● **Input records**:
▼▼▼

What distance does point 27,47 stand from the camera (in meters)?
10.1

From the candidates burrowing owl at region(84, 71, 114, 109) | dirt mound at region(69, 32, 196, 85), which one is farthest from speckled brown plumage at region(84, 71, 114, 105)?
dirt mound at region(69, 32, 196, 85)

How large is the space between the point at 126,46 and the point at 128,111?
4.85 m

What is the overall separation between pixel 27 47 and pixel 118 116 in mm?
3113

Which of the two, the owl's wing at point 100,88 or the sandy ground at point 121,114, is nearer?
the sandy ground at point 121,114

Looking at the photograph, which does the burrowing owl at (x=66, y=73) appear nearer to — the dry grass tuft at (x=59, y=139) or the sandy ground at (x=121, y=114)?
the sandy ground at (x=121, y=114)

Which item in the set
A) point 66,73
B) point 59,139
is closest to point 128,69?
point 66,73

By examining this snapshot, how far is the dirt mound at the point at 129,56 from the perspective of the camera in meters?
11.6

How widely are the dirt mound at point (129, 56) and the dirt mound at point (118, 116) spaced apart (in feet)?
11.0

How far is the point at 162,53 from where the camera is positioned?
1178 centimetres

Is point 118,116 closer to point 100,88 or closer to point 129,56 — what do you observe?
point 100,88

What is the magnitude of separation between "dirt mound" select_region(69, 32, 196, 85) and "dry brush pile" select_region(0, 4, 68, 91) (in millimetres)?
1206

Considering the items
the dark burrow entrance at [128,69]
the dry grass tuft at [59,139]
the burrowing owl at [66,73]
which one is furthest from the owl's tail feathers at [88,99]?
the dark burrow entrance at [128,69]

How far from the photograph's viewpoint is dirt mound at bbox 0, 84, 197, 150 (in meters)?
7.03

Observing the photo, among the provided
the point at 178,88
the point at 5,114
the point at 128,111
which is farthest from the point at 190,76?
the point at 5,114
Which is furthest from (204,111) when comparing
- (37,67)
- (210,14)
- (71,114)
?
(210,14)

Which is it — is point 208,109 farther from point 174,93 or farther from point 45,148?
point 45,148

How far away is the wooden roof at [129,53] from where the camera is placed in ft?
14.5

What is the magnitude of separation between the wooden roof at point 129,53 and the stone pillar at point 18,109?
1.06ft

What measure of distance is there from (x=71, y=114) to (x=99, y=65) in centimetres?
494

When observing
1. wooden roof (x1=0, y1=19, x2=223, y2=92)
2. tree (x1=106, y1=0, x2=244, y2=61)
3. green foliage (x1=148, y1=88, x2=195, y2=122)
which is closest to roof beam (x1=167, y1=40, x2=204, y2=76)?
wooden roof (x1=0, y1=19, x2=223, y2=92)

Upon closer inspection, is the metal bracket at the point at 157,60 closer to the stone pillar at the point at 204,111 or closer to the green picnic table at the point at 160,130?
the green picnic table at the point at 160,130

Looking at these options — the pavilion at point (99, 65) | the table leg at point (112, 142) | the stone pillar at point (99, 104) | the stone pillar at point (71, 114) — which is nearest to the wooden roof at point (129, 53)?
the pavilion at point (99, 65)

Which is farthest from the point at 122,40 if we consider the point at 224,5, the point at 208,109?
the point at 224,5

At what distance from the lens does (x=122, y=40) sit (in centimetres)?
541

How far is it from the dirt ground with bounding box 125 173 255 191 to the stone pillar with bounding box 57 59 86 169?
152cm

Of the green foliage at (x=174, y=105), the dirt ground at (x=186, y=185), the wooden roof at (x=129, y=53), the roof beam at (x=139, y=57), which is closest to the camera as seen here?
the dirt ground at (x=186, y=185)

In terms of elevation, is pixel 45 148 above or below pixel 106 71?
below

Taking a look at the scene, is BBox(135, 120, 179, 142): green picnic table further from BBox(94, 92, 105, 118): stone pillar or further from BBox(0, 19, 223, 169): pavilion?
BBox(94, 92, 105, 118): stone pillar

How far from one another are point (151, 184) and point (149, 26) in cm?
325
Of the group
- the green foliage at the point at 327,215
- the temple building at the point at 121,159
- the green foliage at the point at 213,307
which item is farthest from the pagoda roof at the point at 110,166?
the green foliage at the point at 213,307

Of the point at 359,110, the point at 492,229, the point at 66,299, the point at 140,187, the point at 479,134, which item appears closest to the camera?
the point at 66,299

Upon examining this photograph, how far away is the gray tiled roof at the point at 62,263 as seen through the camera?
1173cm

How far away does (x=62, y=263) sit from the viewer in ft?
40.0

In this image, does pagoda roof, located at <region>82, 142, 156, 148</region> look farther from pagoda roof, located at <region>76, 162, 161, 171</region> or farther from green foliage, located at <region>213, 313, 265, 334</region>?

▲▲▲

● **Instructions for the task**: Render everything from the line containing "Upon examining this" down to the end of the records as a Markdown table with the columns Row and Line, leaving out blank lines.

● **Solution for this problem**:
| Row | Line |
|---|---|
| 1 | Upon examining this photograph, how far away is the gray tiled roof at the point at 62,263 as seen through the camera? |
| 2 | 1173cm |
| 3 | How far away does (x=62, y=263) sit from the viewer in ft? |
| 4 | 40.0 |
| 5 | In this image, does pagoda roof, located at <region>82, 142, 156, 148</region> look farther from pagoda roof, located at <region>76, 162, 161, 171</region> or farther from green foliage, located at <region>213, 313, 265, 334</region>? |